Here’s a nice link, thanks to Whitney, who sent it to me:
http://library.nothingness.org/articles/4/en/display/274
You’ll notice that it’s a list of ways to talk like a situationist. If you notice, too, every one of these items in the list one can check as your professor having done or said. Except one. I have not denounced universities or art yet. So, in order to fulfill my duty to talk like a situationist this week, here’s another link to how I denounced a university, and did so regularly as a union organizer:http:
To be fair about the situationists, I mean, the original group–they were very politically active and deplored universities as corporate engines that did not allow the same access to immigrant and poor populations in France. Divestment was also a big issue. Also, the really nice thing about this friendly joke article is that it re-enacts a rhetorical strategy of deflating an opponent: generalize, caricature, disempower words and actions by using them in simplified ways. Very similar to how a political opponent (John McCain, say) tries to deflate and trap another, more “dangerous” opponent (um, the African American candidate, “that one”).

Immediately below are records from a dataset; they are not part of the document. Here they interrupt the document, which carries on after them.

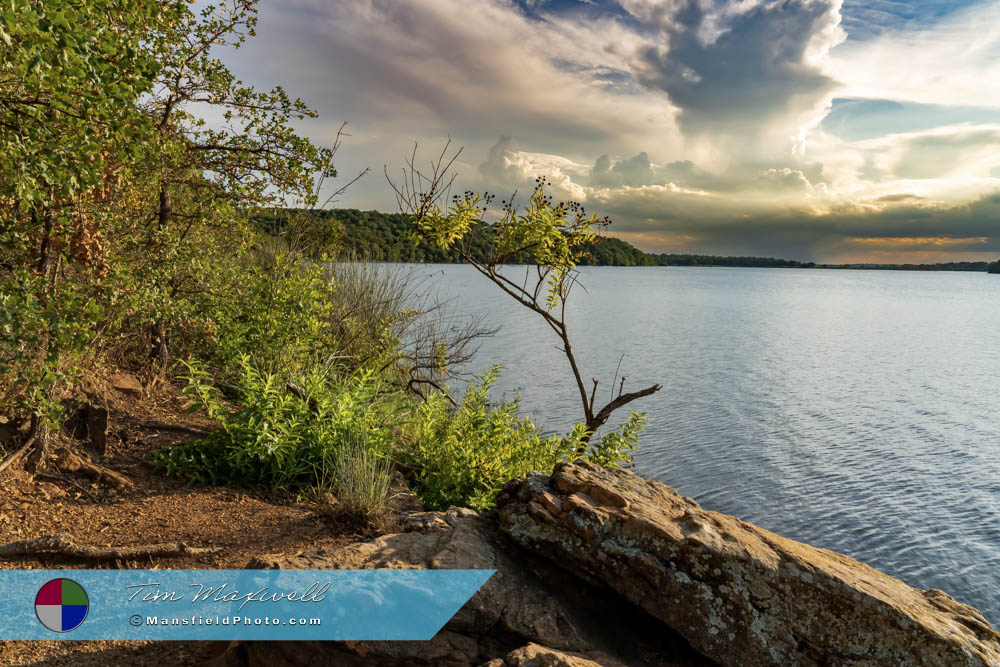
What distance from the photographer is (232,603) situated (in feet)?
11.3

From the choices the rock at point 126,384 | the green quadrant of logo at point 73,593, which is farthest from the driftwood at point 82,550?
the rock at point 126,384

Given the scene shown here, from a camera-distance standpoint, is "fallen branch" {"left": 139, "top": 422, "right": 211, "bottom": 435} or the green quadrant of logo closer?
the green quadrant of logo

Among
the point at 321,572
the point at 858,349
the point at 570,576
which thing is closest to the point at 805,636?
the point at 570,576

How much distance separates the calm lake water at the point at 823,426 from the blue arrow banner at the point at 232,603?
26.9ft

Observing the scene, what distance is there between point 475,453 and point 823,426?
12353mm

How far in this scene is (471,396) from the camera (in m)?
7.62

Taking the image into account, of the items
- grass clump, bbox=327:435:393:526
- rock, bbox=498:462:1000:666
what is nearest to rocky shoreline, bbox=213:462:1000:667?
rock, bbox=498:462:1000:666

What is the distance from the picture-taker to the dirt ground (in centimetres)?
358

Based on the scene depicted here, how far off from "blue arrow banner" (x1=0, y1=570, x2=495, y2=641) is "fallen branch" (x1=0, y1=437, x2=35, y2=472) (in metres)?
1.34

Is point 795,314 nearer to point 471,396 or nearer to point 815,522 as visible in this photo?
point 815,522

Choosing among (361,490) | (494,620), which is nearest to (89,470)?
(361,490)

Along the same lines, there’s an interesting debate going on right now about a pirated, unauthorized collection of poetry, For Godot–
http://poetryfoundation.org/harriet/2008/10/3785_page_pirated_poetry_antho.html
that I apparently appear in–which combines the names of avant-garde poets of today with long, dead avant-garde writers of the past and inserts a poem under each of those names that none have actually written. The debate is about a lot of silly things (including who actually constructed the book), but most interesting for us are the strands about whether this gorilla project is “situationist.” You’ll see a lot of the same deflationary language by those who dislike the collection but “like” situationism, those who like both, and those who dislike neither. The blog discussions are so interesting (socially) that I think you should read the comments of at least one of the blogs, The Poetry Foundation’s. Tell me what you think. Better, tell them by posting. If you all post, then you can take over the blog for a day, effectively performing an imaginary coup on the question of situationism. Weird thought, that is.
To get my take on this project, which has made quite the stir in the “experimental” poetry ”scene,” (not my thoughts, but the book, that is) you can read my comments. Suffice it to say here, it’s nice to appear in the same collection as Tristan Tzara, Emily Dickinson, and Bob Dylan. Or, are they my comments? Hmmm….
(to be continued.)
a friend who is quite versed in the writings of situationists has informed me that situationists hate the term “situationism.” huh.
Qui a peur du grand mauvais loup? Grand mauvais loup, grand mauvais loup, qui a peur du grand mauvais loup? lalalalala.